Hunter posted a 2.88 ERA as a late-inning arm from 2013-2014, but he compiled a mediocre 4.18 ERA over 58 appearances last season between the Orioles and Cubs. On the bright side, his velocity has held steady and his control is still very good. Despite the down year and core muscle surgery, Topkin writes that Hunter may be holding out for a multi-year deal.
Eric O'Flaherty wasn’t the only reclamation project added by the Pirates today, as the club also announced that they have signed left-hander Cory Luebke to a minor league contract with an invitation to spring training.

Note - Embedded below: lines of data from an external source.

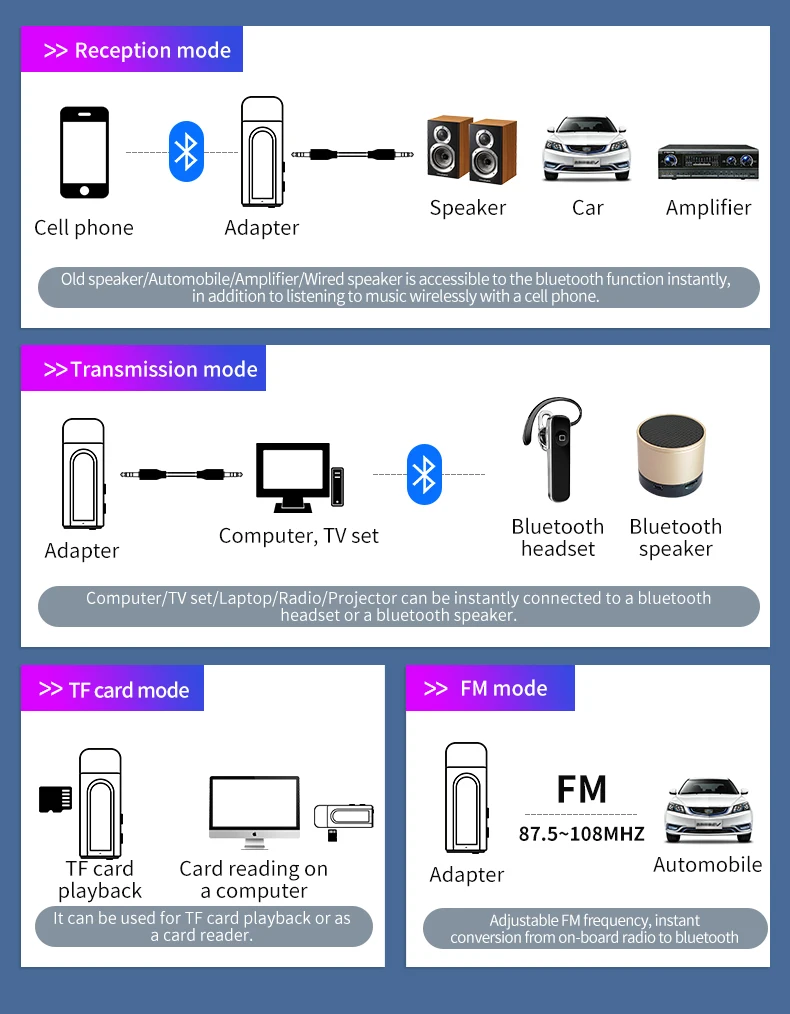 >> Reception mode

Cell phone

Adapter

Speaker

Car

Amplifier

Old speaker/Automobile/Amplifier/Wired speaker is accessible to the bluetooth function instantly, in addition to listening to music wirelessly with a cell phone.

>>Transmission mode

Adapter

Computer, TV set

Bluetooth headset

Bluetooth speaker

Computer/TV set/Laptop/Radio/Projector can be instantly connected to a bluetooth headset or a bluetooth speaker.

>> TF card mode

TF card playback

Card reading on a computer

It can be used for TF card playback or as a card reader.

>> FM mode

Adapter

FM

87.5~108MHZ

Automobile

Adjustable FM frequency, instant conversion from on-board radio to bluetooth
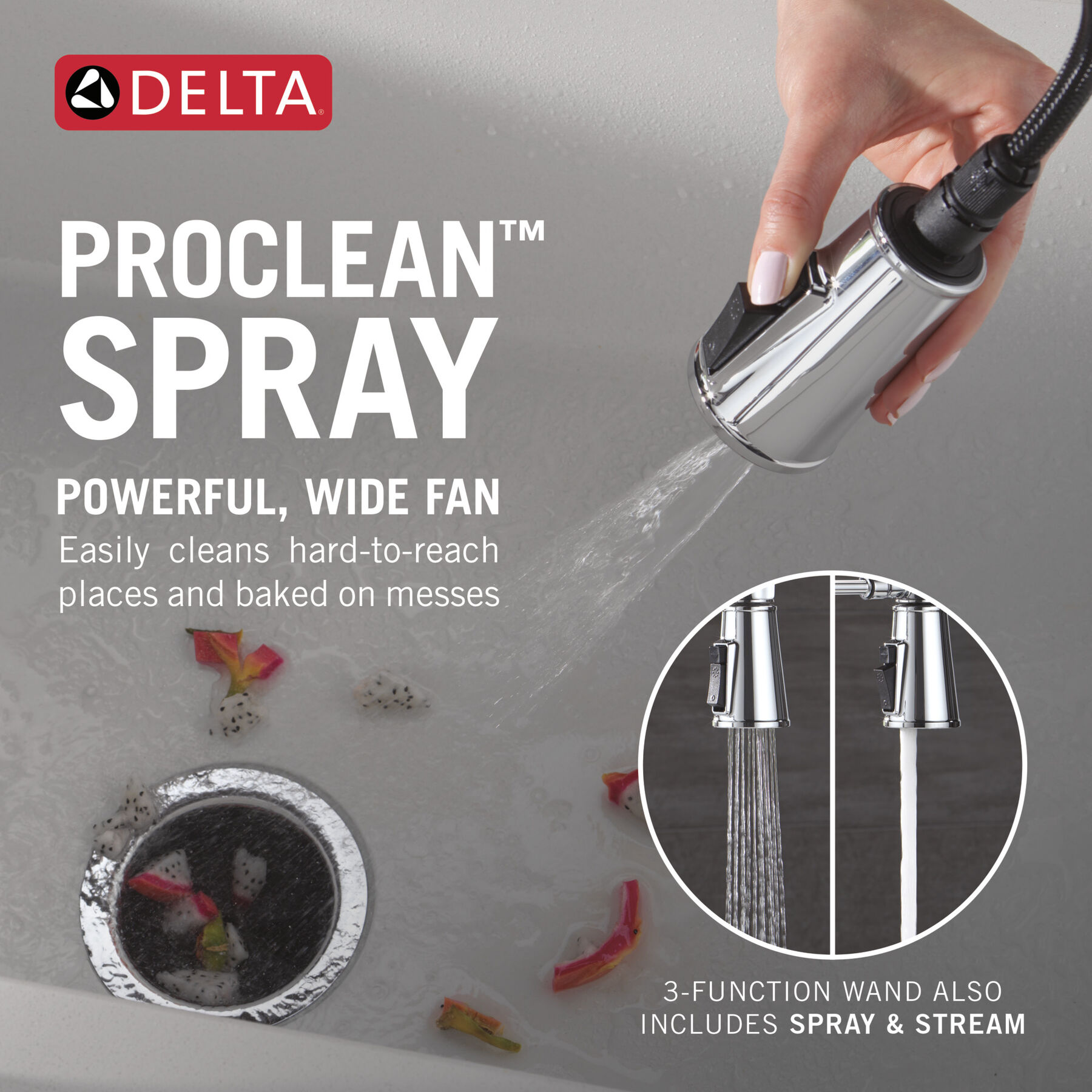 DELTA®

PROCLEAN™ SPRAY

POWERFUL, WIDE FAN

Easily cleans hard-to-reach places and baked on messes

3-FUNCTION WAND ALSO INCLUDES SPRAY & STREAM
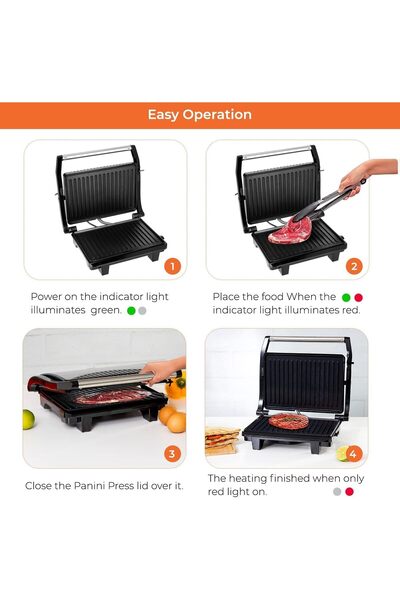 Easy Operation

1

Power on the indicator light illuminates green.

2

Place the food When the indicator light illuminates red.

3

Close the Panini Press lid over it.

4

The heating finished when only red light on.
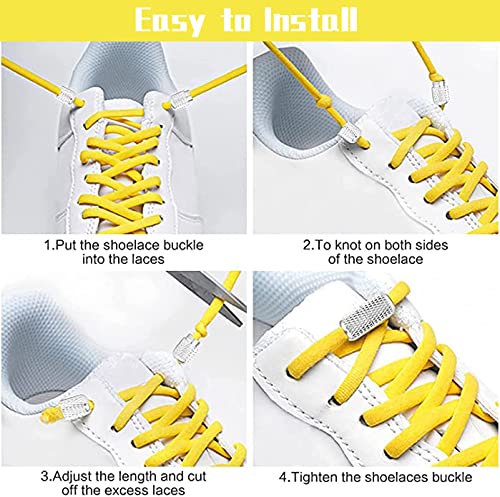 Easy to Install

1.Put the shoelace buckle into the laces

2.To knot on both sides of the shoelace

3.Adjust the length and cut off the excess laces

4.Tighten the shoelaces buckle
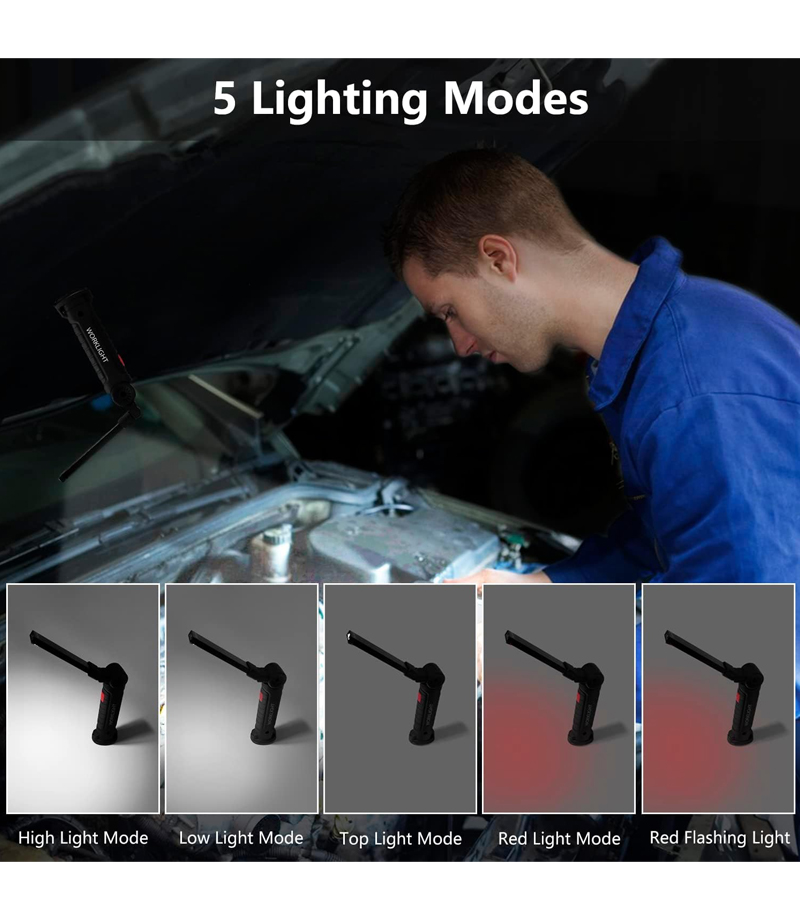 5 Lighting Modes

WORKLIGHT

High Light Mode

Low Light Mode

Top Light Mode

Red Light Mode

Red Flashing Light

Luebke once looked like a solid rotation piece for the Padres, but he hasn’t thrown a pitch in the majors since April 27, 2012. He’s undergone a pair of Tommy John surgeries since. Now 30 years old, he logged seven innings in the minors last season before requiring a procedure to remove loose bodies around a nerve in his forearm. The Padres cut ties with him in November after declining a $7.5 million club option for 2016.
It’s hard to count on much from Luebke at this point, but he told Adam Berry of MLB.com that he feels healthy and hopes to compete for a bullpen job in the spring.